Già, i materassi: «si va ai materassi», «siamo ai materassi». L’espressione viene dal film Il Padrino. Quando le famiglie mafiose cominciano le loro periodiche guerre, occorre che i soldati cambino indirizzo e si tengano pronti. In anonimi appartamenti vuoti, dove ci sono solo materassi per terra. Lì si aspetta. Doveva essere stato così anche in quel «covo freddo» di Ciaculli: tre o quattro uomini in una stanza, con i materassi per terra. Per proteggere qualcuno. Per sorvegliare qualche movimento. Oppure chiusi dentro perché a rischio di essere ammazzati.
Quelle poche righe – il «manoscritto di Ciaculli» – costituiscono uno dei pochi scritti provenienti dal mondo della mafia. Chissà di chi parlava l’estensore. Di sua sorella? Di un suo cugino? Di una storia che non lo riguardava, ma che lo aveva colpito?
E l’autore del manoscritto di Ciaculli, che fine avrà fatto? Il testo è databile ai primi anni ottanta, ai tempi della «grande guerra» di Palermo.

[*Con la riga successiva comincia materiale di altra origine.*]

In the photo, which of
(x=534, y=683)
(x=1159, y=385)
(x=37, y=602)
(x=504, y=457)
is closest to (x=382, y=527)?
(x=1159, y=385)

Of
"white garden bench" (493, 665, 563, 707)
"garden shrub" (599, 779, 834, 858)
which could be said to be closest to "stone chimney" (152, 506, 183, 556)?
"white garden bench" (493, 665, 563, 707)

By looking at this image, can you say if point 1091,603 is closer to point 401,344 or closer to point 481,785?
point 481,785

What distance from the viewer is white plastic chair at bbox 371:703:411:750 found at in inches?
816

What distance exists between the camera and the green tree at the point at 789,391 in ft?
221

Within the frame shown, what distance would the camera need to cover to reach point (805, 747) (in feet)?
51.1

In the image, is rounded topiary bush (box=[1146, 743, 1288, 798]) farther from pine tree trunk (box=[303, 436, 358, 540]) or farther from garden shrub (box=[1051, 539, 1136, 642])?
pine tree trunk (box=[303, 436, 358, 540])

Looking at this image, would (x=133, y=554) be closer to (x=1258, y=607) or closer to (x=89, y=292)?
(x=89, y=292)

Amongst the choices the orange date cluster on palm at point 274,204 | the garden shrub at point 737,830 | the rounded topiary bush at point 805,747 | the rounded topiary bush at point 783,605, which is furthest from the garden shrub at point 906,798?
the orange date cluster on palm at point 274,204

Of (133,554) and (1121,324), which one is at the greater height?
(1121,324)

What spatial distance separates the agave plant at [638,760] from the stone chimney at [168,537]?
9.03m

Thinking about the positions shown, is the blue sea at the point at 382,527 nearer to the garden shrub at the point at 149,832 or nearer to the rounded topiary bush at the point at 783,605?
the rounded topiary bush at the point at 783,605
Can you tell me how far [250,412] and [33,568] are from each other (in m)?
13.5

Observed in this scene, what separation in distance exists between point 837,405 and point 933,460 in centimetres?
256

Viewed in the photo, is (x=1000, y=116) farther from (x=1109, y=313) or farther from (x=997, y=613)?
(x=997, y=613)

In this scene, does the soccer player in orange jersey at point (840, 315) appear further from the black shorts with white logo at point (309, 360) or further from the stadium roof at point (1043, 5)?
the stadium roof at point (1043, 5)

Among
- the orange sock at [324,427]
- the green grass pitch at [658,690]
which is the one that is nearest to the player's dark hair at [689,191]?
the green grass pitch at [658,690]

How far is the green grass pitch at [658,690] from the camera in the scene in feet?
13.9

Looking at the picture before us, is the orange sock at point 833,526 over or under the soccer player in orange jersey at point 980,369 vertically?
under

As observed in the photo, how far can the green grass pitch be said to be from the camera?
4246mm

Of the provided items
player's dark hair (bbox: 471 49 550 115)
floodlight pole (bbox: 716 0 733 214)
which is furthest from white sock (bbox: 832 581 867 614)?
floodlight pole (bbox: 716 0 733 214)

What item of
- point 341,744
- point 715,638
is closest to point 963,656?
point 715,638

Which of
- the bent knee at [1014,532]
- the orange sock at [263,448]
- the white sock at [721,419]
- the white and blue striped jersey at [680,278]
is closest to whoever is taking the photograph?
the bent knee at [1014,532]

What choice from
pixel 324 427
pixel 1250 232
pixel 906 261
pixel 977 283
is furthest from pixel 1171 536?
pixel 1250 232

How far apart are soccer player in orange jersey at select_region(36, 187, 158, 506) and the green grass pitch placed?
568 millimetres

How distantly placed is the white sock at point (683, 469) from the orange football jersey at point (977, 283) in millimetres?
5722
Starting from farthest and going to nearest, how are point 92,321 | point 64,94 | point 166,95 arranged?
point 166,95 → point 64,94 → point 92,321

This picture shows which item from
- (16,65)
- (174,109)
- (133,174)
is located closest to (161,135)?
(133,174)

Si può immaginare che fosse un giovane, ma probabilmente non un giovanissimo. Di scarsissima istruzione, però affascinato dallo scivolare della penna sulla carta. Me lo immagino triste, fatalista. Forse è in una delle fotografie di mafia, quelle che mostrano cadaveri sulle strade o riversi dentro le automobili. Forse è scomparso, un desaparecido. In Sicilia, i cadaveri che contano sono solo quelli eccellenti. La «malacarne» può scannarsi a piacimento. Di tutti quei morti l’Italia non ha mai voluto occuparsi. Vengono da un altro mondo, che con il nostro ha pochi contatti. Appaiono sui giornali, quando appaiono, in poche righe. Vengono «da sotto», si ammazzano tra di loro. Sono sepolti con riti antichi. In un cimitero di Reggio Calabria ho visto una tomba in cui il morto, un ragazzo, è raffigurato a cavallo. Era un ragazzo di malavita, ammazzato. Gli piaceva molto andare in motocicletta, così, per nobilitarlo, i parenti lo hanno messo in groppa a un destriero.
La Sicilia, la Calabria, la provincia di Napoli, negli ultimi dieci anni sono state il teatro di una strage. Ho provato a mettere in colonna i morti delle guerre, dei regolamenti di conti, delle faide, delle «lupare bianche» e sono arrivato – si fa fatica a crederlo – a un totale di diecimila persone. Una guerra civile che l’Italia è riuscita a tenere nascosta, ma che non ha paragoni con nessun’altra parte d’Europa. La guerra irlandese, con i suoi tremila morti in vent’anni, appare poca cosa. La lotta per l’indipendenza dei Paesi Baschi ancora più minuscola.Ai bordi dell’Europa,la stessa Intifada palestinese, peraltro ogni giorno seguita, quasi istigata, è ben più piccola e circoscritta della strage nel sud dell’Italia. C’è voluta la guerra civile nella ex Jugoslavia per costringerci a ricordare come cominciano le guerre e come poi sia impossibile fermarle. Da noi nessuno ha voluto vedere, o capire. Nessuno ha pensato che si dovesse intervenire. Quei «morti degli altri», quei morti lontani hanno però fatto da concime alla ricca Italia degli anni ottanta. Hanno proceduto di pari passo aumenti di faide e aperture di sportelli bancari; regolamenti di conti ed espansione edilizia; lupare bianche e centri commerciali, sottoscrizione di Bot, consumi e benessere crescente.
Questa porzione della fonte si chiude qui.